Wednesday, April 12, 2006

...and then I came to a town....again

There is this place, that, every once in a while I come to. Depression. Yes, every now and then am afflicted by minor bouts of depression. It's as if I've just come out of a "total perspective vortex" for this universe.

Presenting things I do when I feel depressed.

1. IT'S YOUR FAULT!
When I'm depressed, I become very irritable. The smallest thing can tick me off and God or the gods be with you if you cross my path.

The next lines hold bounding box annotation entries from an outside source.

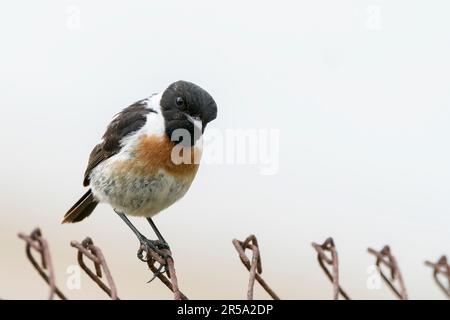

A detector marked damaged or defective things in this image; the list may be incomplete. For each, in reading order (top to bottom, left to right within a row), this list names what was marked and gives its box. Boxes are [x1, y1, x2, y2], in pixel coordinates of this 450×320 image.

rusty wire [17, 228, 66, 300]
rusty wire [71, 236, 118, 298]
rusty wire [142, 245, 188, 300]
rusty wire [234, 235, 280, 300]
rusty wire [312, 236, 350, 298]
rusty wire [370, 245, 408, 300]
rusty wire [424, 256, 448, 298]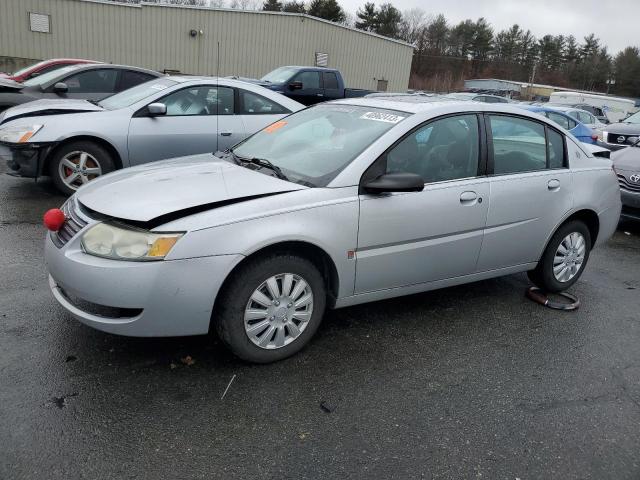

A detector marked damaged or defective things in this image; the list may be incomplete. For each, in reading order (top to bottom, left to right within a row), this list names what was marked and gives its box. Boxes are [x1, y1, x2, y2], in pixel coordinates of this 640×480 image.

dented hood [0, 99, 102, 125]
damaged front bumper [0, 142, 55, 180]
broken bumper cover [1, 141, 55, 178]
dented hood [76, 155, 306, 224]
broken bumper cover [45, 232, 244, 338]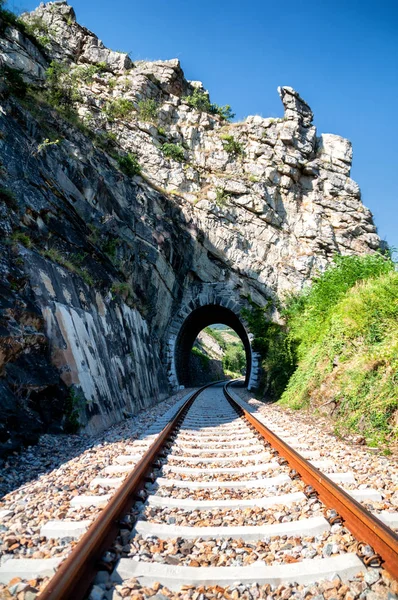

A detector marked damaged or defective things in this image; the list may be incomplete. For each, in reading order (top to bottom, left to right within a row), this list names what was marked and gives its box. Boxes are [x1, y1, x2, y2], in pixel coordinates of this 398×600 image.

rusted rail [38, 384, 218, 600]
rusted rail [225, 382, 398, 580]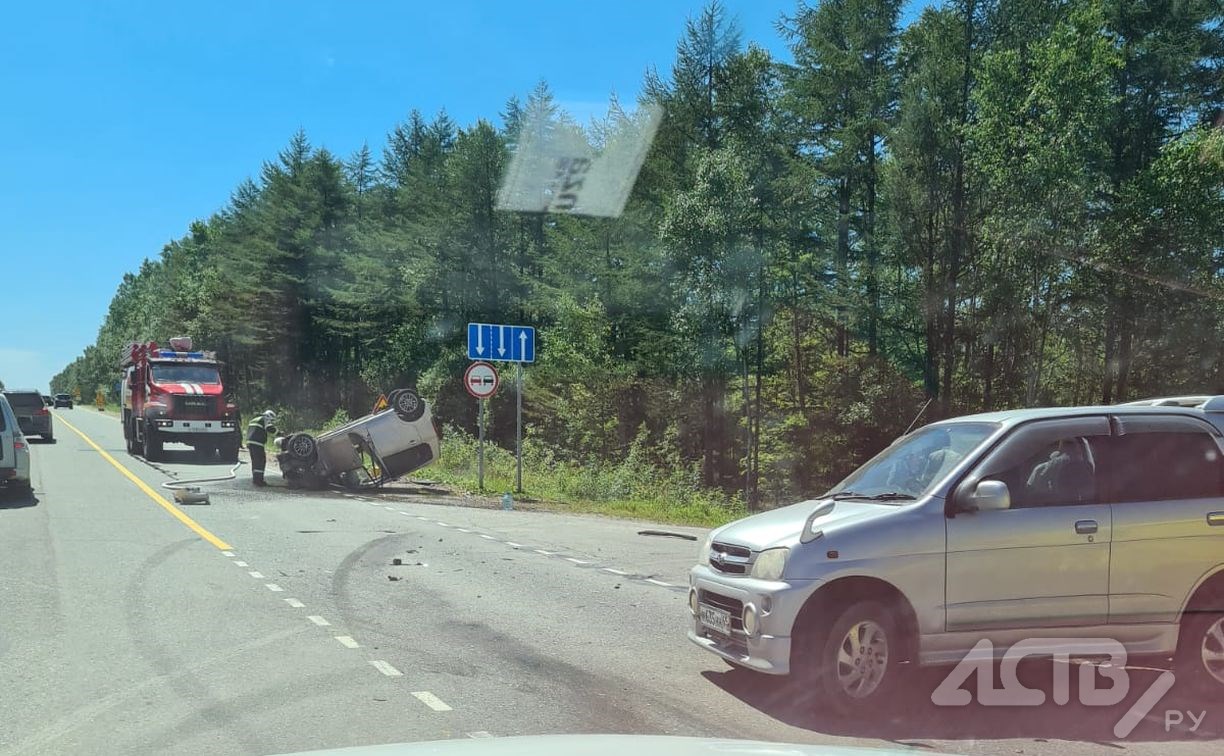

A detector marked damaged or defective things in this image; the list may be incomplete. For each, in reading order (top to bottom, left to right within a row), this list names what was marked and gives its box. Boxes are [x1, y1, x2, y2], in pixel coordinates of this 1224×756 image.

overturned silver car [274, 390, 440, 490]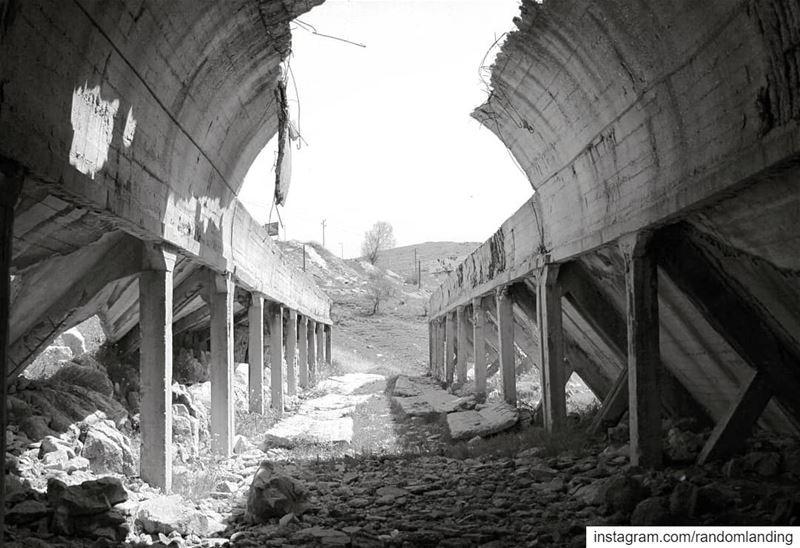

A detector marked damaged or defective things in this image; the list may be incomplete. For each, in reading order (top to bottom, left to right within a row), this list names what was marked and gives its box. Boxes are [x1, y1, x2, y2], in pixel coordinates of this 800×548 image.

broken concrete slab [444, 400, 520, 444]
broken concrete arch [432, 1, 800, 466]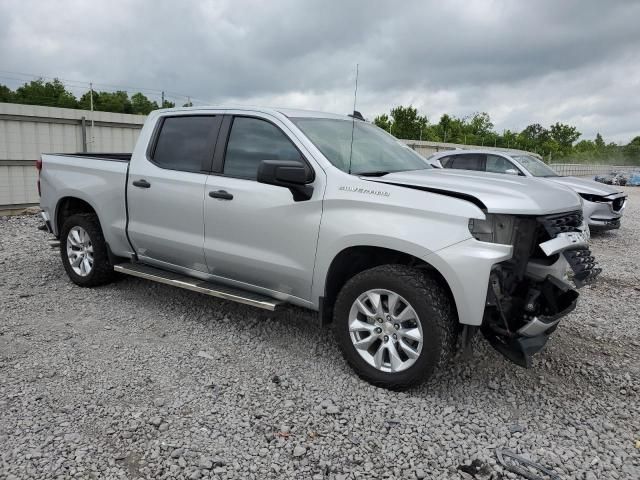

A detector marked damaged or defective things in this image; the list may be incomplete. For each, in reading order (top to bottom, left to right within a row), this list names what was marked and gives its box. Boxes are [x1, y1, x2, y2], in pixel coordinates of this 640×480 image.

broken headlight [468, 214, 516, 244]
exposed headlight assembly [468, 214, 516, 244]
damaged front end [476, 211, 600, 368]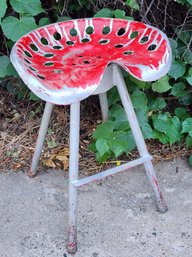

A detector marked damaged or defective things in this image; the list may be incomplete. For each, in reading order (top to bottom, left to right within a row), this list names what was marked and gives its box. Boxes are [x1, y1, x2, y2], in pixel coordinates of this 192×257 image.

red chipped paint [12, 17, 170, 91]
rusty metal leg [27, 101, 53, 177]
rusty metal leg [113, 64, 167, 212]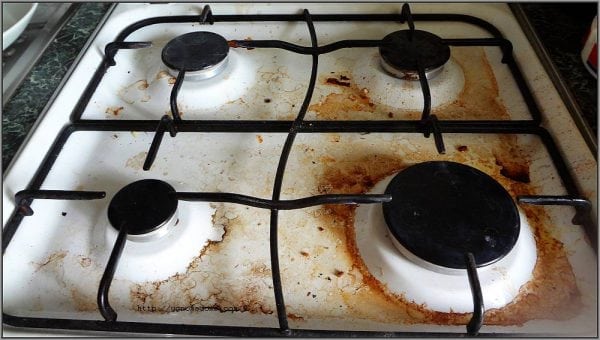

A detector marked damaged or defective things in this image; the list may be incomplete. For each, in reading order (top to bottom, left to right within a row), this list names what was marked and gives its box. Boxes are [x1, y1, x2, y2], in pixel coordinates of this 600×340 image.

rust stain [314, 140, 580, 324]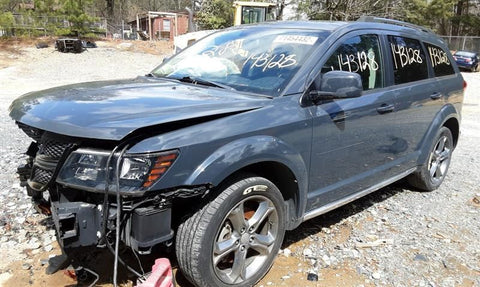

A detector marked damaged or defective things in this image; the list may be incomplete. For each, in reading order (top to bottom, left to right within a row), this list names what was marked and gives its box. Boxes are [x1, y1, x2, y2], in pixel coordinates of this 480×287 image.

dented hood [9, 77, 266, 141]
damaged headlight [56, 148, 178, 194]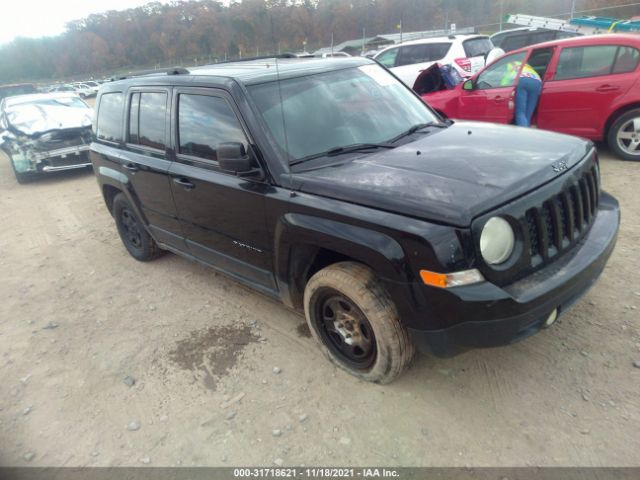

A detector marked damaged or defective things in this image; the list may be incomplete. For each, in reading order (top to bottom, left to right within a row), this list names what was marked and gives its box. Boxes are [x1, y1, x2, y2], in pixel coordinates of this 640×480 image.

damaged gray car [0, 93, 94, 183]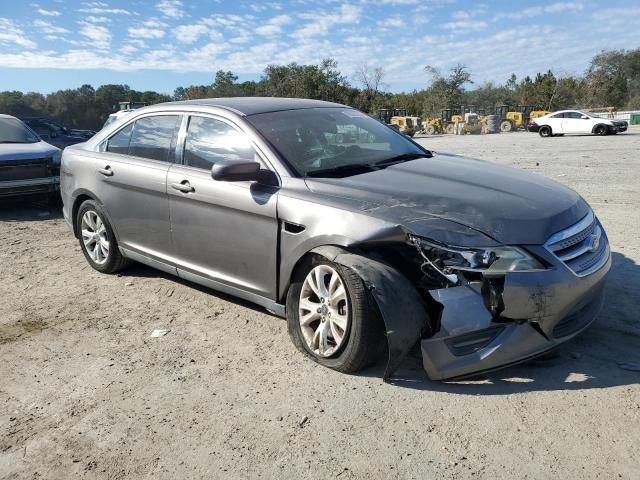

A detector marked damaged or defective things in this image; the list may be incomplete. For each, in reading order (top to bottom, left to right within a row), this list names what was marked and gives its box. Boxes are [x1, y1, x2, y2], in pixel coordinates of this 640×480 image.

crumpled fender [310, 248, 430, 378]
exposed headlight housing [410, 235, 544, 286]
damaged front bumper [420, 240, 608, 382]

2. Okay, so it's not your fault but I wish it was
Then ofcourse I realise I'm being mean and unfair (usually after a heated argument with the unfortunate soul which ends with F@## U! is it my fault?)

3. Whose fault is it anyway?
And so I have sift through tons of thoughts and memories trying to figure out what went wrong. Trust me there are tons. Obviously I can't figure it out so I come up with some fancy sounding reason like. "The fate of man as a species, survival or self destruction?" or " Why is it that I live like I do and a beggar does not, is there a way it all evens out someday?". " Why?"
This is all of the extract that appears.